§ Work request: The lines to copy run from the one containing "小褲褲筆記漫画 免费阅读 第67话-要上谁好呢 27.jpg" to the last line of the entries; output those lines exactly and only them, without pictures.

§ The input:
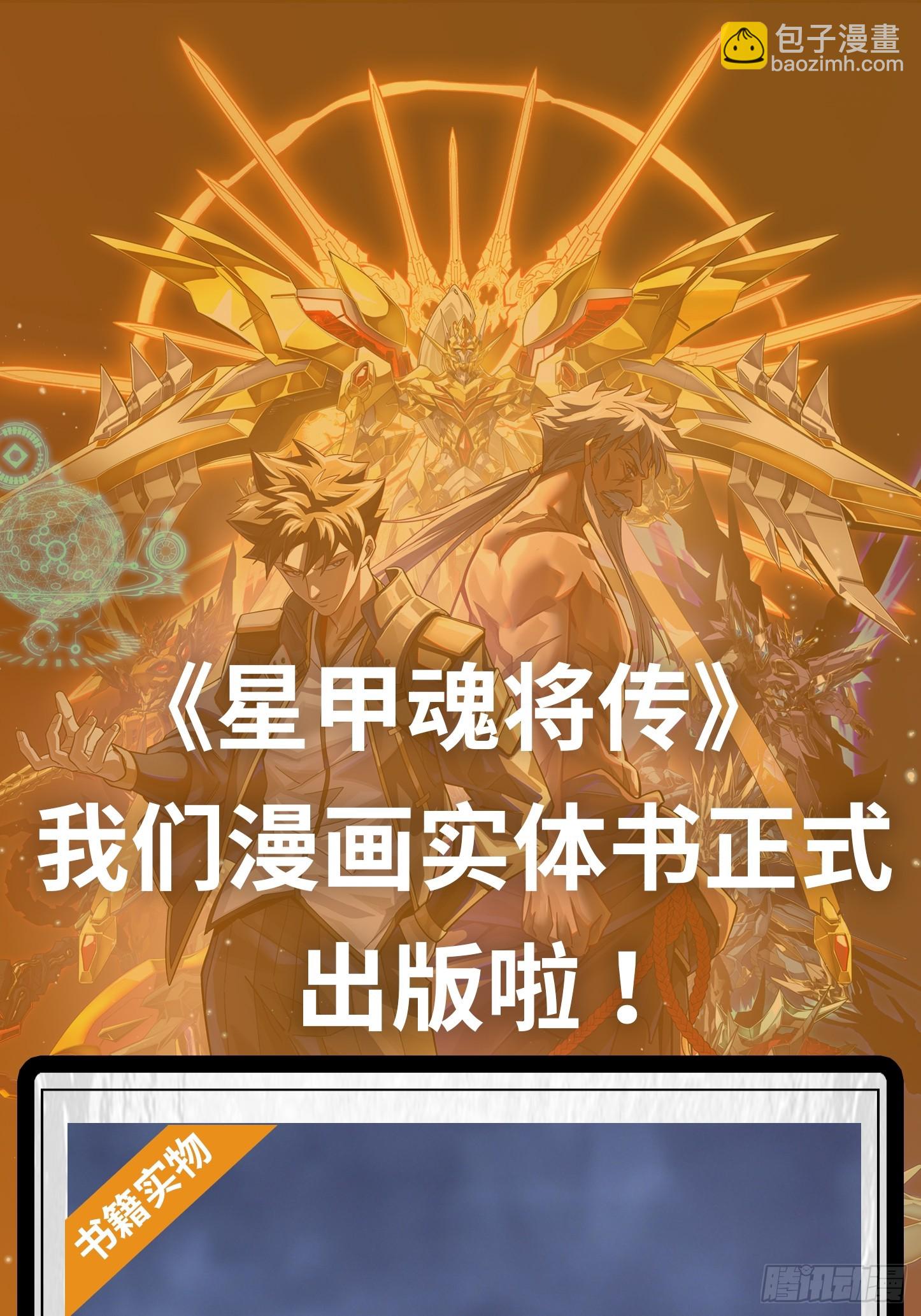 251 南州幽灵的真相83
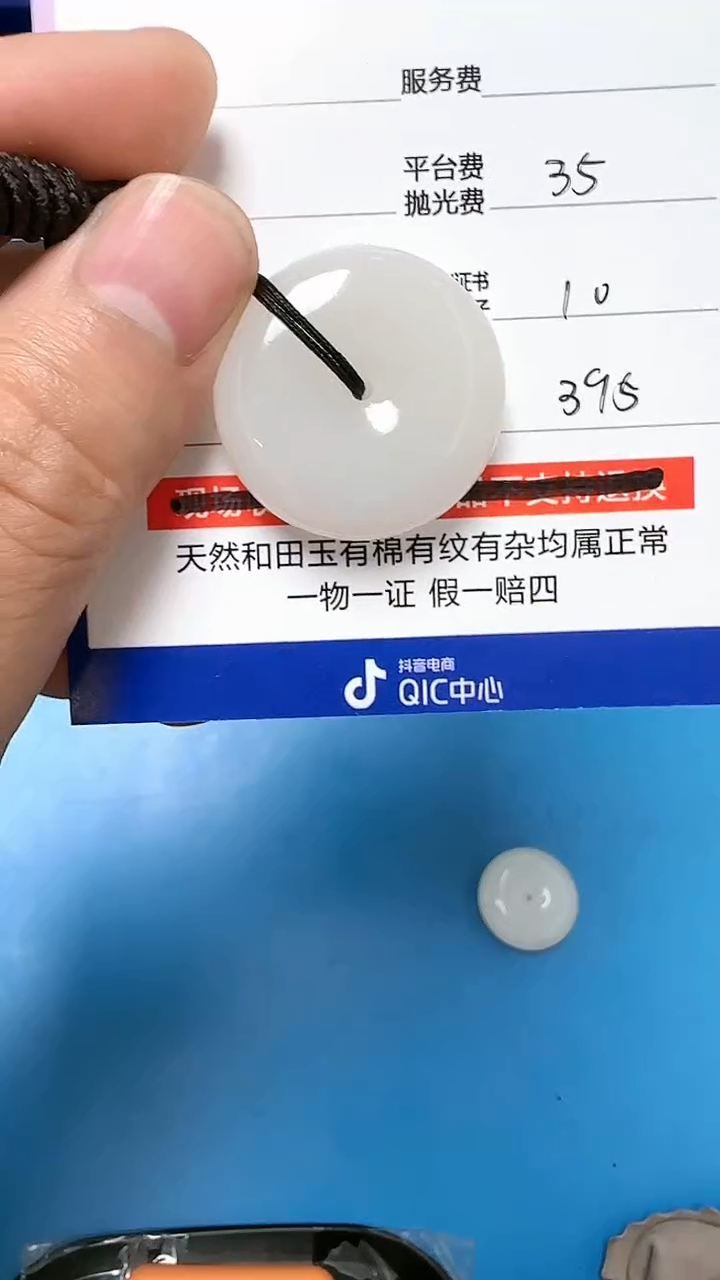 【闪购商品】和田玉挂件未镶嵌9001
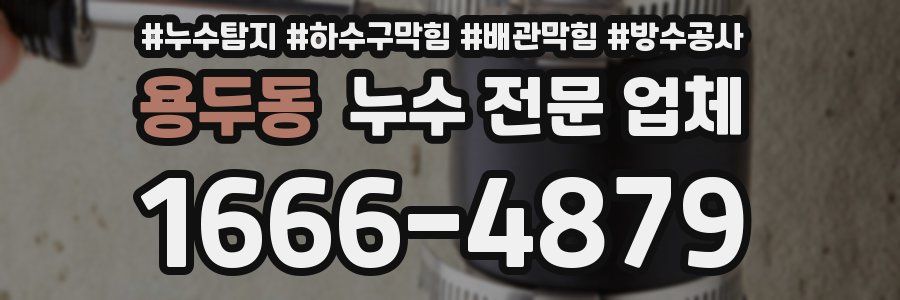 용두동 누수 전문 업체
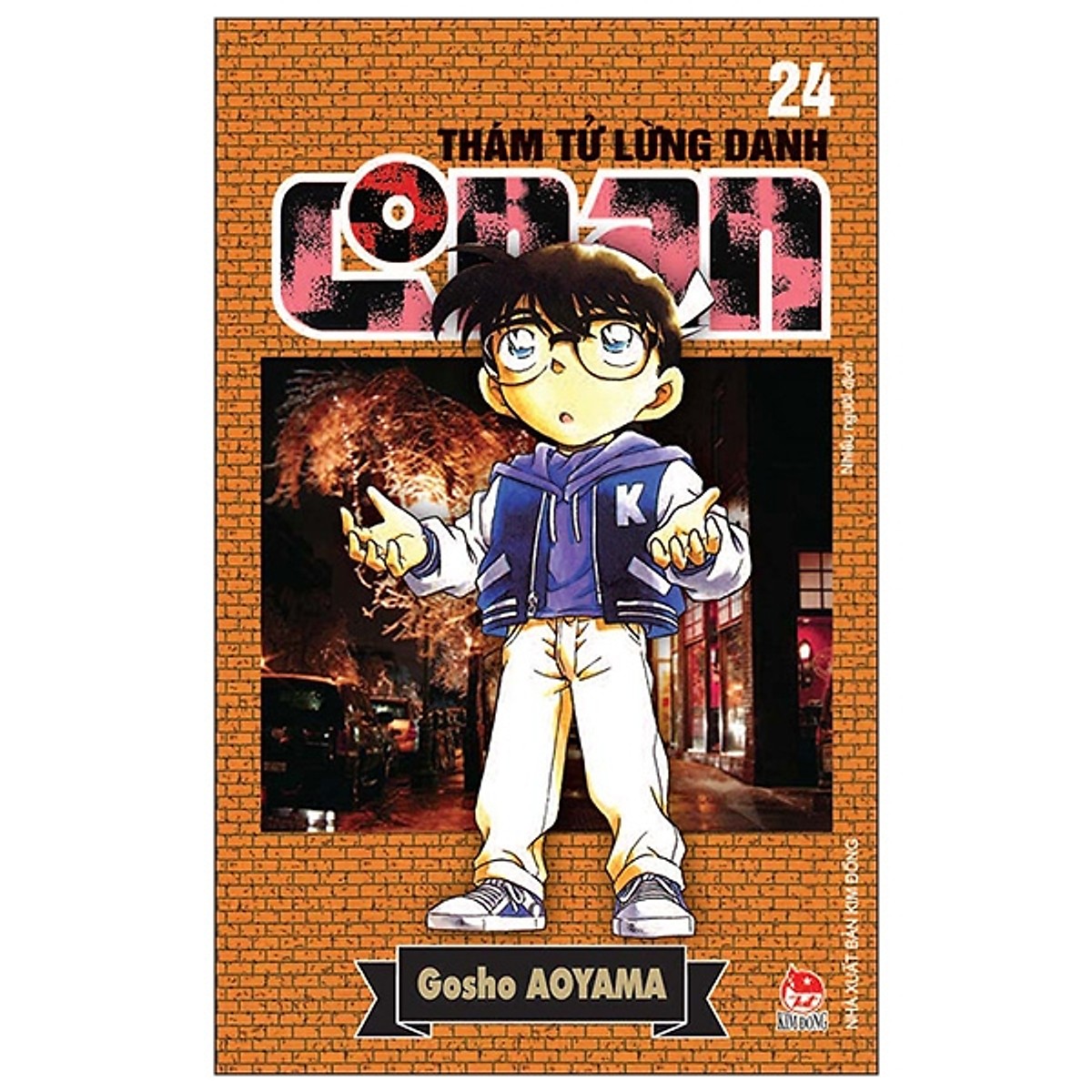 Combo Thám Tử Lừng Danh Conan Tập 21 - 30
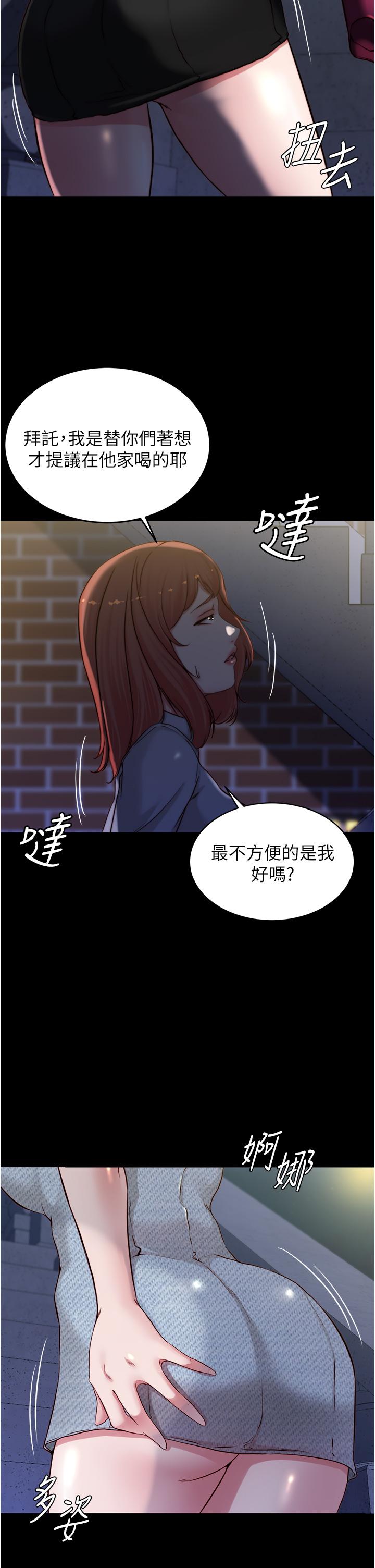 小褲褲筆記漫画 免费阅读 第67话-要上谁好呢 27.jpg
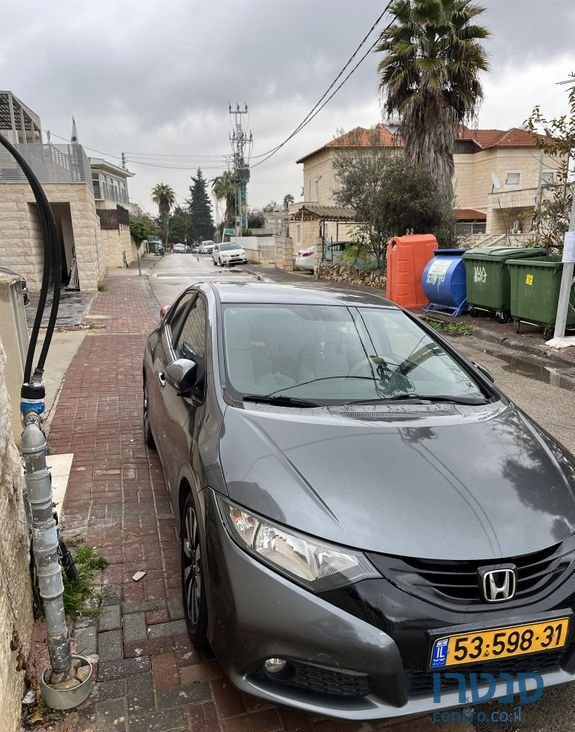 2014' Honda Civic הונדה סיוויק photo #1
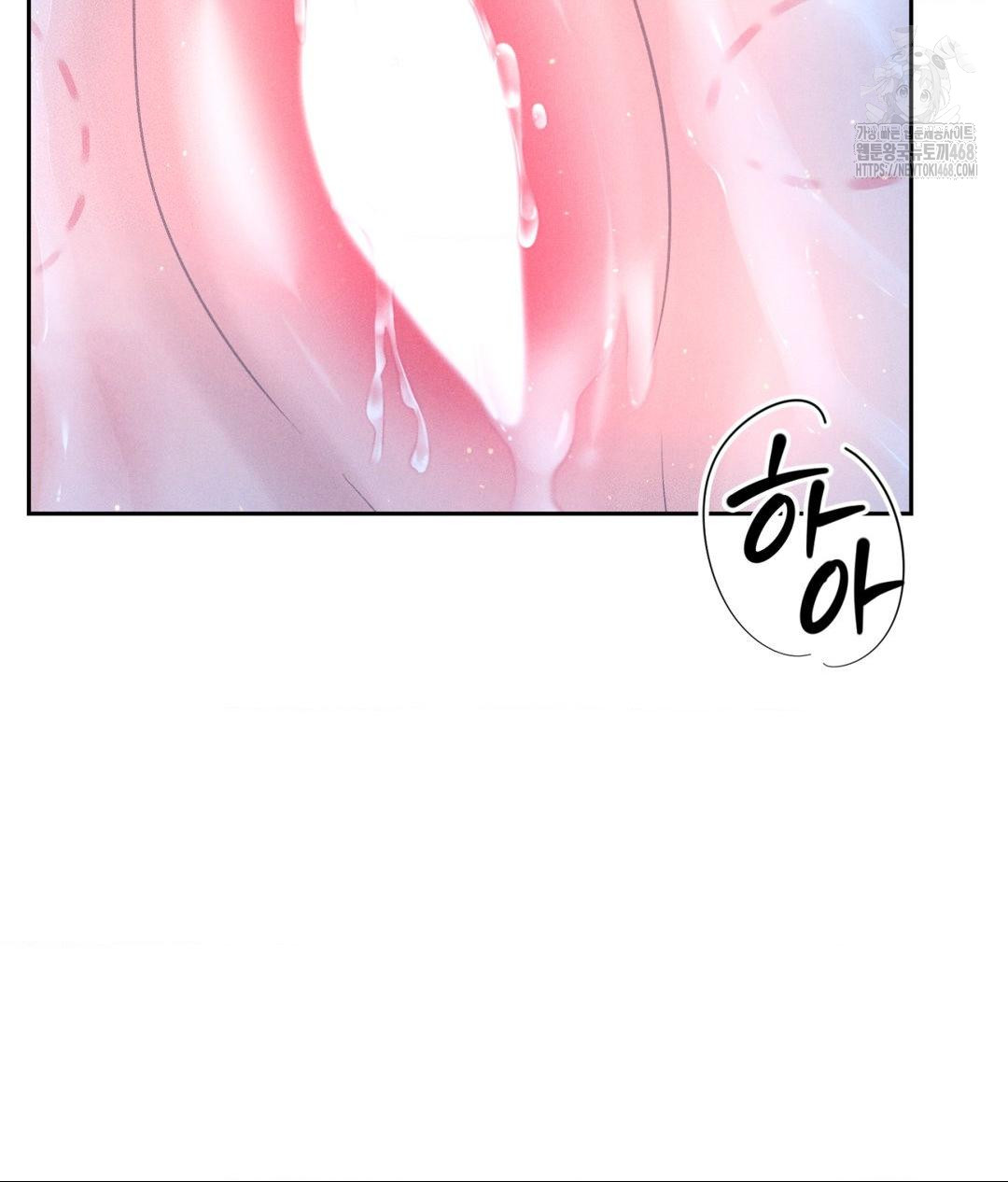 payment-for-the-ride-raw-chap-31-19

§ Answer below:
 小褲褲筆記漫画 免费阅读 第67话-要上谁好呢 27.jpg
 2014' Honda Civic הונדה סיוויק photo #1
 payment-for-the-ride-raw-chap-31-19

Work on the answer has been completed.